The Spontaneity of Freedom Lecture Series
Federica GregoraTto (Universität Luzern) – Unlove and Its Reasons
Univeristy College London, Friday, 13 February 2026, 16.00-18.00
Abstract: In the Western tradition, philosophers have discussed at great length the question What is love? Not only many different accounts of the nature of love, including romantic or erotic love, have been provided and debated. Also the question of the reasons of love – whether we can rationally grasp why we fall in love, and decide to stay in and cultivate relationships, or whether love can be in itself a source of reasons – has been amply discussed. Very little, however, has been said so far on the nature and the rationality of the end of love. If some work has been done in recent years on the phenomenology and the existential experience of romantic break-ups and divorces, it seems arduous, if not impossible, to come up with explanations for them. We might understand what happens to us when we experience the event, or go through processes of separation from the persons we love or have loved (e.g. a reconfiguration or transformation of our personal identities), but why does this happen?

> [GIVEN MATERIAL]
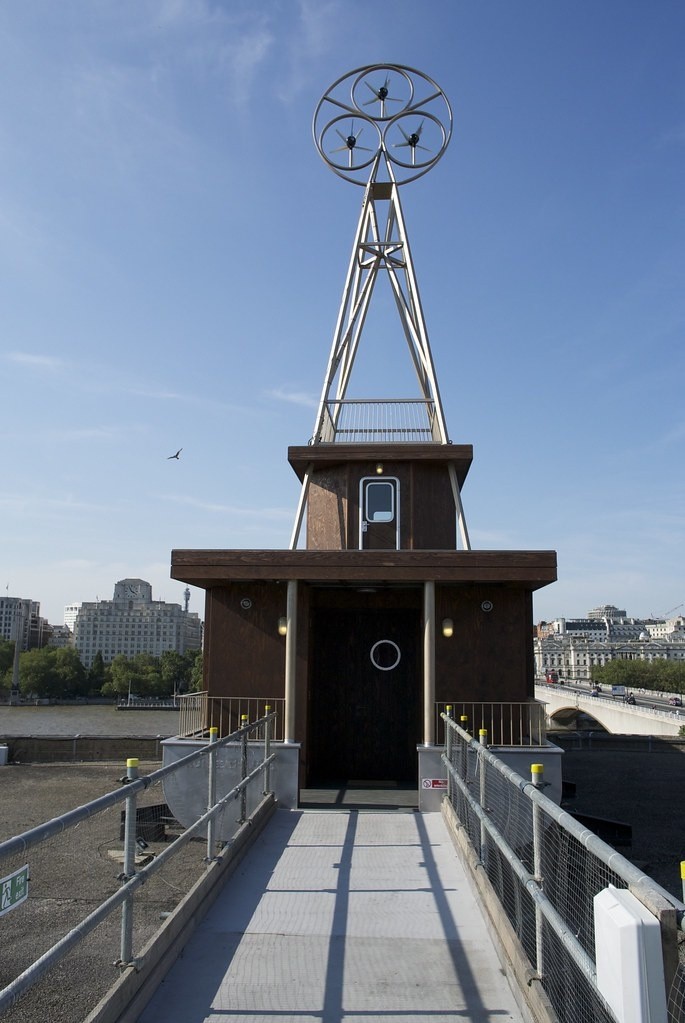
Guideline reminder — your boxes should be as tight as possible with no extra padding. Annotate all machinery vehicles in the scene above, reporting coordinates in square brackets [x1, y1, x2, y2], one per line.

> [YOUR GOAL] Resume the lecture abstract on the end of love, picking up after its last sentence.

> [RESPONSE]
In the talk, I delineate four possible hypotheses. The first appeals to morally apt rage, namely rage prompted by wrongdoing, as a potential cause of unlove. Serious wrongdoing, such as violence or abuse, may not only destroy love but also undermine the target’s capacity to establish themselves (again) as a proper subject of love. The second hypothesis flashes out a double failure of desire. If the dynamic of desire unfolds through oscillations between absence and presence, lack and fulfilment, closeness and distance, then unlove emerges when this dynamic is blocked, when one pole, namely, comes to dominate and effectively cancel the other. The third hypothesis foregrounds social, political, and economic structures. Patriarchal gender norms, neoliberal imperatives of self-optimization, the so-called “loneliness economy,” and forms of forced migration driven by economic or climate anxiety, among others, constitute objective forces that can pull lovers apart.The fourth and final hypothesis understands the end of love as a choice: the choice not to commit to the practice of love. On this view, the end of love reflects both an individual, private failure and a political, collective failure of commitment.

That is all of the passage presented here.